(EXERCISE DIRECTIONS)
Starting at the line that holds "Given this setup, evaluate", transcribe every line to the end of the data exactly; include no other lines.

EXCERPTED RECORDS START

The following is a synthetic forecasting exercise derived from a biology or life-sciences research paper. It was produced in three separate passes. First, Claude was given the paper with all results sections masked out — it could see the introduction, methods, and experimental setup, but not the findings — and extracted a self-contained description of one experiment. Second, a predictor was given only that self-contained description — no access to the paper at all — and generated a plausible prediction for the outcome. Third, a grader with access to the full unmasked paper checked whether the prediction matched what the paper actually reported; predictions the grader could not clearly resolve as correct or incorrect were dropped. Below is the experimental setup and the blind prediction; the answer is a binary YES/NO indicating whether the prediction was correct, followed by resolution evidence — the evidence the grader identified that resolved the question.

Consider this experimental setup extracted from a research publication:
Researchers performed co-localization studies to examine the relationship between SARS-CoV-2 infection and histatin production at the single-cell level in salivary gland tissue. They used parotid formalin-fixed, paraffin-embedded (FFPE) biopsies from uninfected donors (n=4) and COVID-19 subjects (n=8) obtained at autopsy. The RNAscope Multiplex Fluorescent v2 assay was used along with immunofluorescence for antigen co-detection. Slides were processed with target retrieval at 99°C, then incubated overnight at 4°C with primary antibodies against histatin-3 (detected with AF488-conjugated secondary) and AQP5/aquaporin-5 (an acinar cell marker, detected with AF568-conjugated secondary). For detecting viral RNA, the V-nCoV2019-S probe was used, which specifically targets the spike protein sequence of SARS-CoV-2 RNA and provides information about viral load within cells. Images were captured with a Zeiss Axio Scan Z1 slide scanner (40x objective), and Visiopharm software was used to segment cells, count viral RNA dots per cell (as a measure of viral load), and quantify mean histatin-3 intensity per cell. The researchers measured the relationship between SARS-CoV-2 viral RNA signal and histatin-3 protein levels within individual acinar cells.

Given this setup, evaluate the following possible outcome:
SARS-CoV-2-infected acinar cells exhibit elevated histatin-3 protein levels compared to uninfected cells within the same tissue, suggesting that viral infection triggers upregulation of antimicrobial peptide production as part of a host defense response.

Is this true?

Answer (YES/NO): NO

EXCERPTED RECORDS END

(EXPECTED OUTPUT)
Given this setup, evaluate the following possible outcome:
SARS-CoV-2-infected acinar cells exhibit elevated histatin-3 protein levels compared to uninfected cells within the same tissue, suggesting that viral infection triggers upregulation of antimicrobial peptide production as part of a host defense response.

Is this true?

Answer (YES/NO): NO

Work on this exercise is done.